Walking in a cemetery when I’m six
after the thunderstorm
among gray slabs like frozen mice—
trees sprawled, dead, inert
gaping holes, raw roots.
Sometimes I remember
the death of the everliving trees
and transient, fragile humans,
their bones laid underground
like tiny pianos everywhere
playing the anthem of soil, rain, tangling roots
becoming the music of all that could never be.
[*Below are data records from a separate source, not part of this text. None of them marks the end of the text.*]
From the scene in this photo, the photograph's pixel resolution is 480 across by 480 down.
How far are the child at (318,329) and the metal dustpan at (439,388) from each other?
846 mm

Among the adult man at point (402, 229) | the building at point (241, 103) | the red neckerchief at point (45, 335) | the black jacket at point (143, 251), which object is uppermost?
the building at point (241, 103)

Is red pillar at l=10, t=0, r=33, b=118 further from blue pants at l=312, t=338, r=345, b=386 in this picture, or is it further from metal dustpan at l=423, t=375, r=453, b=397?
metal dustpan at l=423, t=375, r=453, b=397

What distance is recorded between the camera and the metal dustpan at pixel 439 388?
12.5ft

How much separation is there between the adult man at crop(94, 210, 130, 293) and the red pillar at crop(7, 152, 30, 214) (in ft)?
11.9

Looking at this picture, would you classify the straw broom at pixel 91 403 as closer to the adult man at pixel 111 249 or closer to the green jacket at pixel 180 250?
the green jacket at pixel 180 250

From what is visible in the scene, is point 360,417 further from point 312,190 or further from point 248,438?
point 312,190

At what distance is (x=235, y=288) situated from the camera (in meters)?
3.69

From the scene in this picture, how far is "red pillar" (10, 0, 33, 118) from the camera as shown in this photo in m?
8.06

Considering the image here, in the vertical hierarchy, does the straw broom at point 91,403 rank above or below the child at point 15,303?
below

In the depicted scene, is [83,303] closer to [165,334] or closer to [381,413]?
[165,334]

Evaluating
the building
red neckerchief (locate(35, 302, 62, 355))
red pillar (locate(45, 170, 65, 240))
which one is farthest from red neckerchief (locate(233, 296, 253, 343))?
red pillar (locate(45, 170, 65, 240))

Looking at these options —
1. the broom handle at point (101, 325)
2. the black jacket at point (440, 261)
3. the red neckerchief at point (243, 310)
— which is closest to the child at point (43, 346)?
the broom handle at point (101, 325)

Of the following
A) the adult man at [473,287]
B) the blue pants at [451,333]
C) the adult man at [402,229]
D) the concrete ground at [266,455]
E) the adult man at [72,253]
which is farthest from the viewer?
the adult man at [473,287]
Looking into trees, gnarled like old people
sparkling emeralds catching a quilt of summer lights
lightning, like truth, strikes the tree—
the home of its secret self—
flat as a fallen dancer to that strange ground.
A tree is made to live forever—why should it fall
and all those little meaningless graves, which signal decay,
rest untouched?
A name, a stone, the caress of carnations
and angels with golden flutes—
is this death, or a newer, stranger sort of life?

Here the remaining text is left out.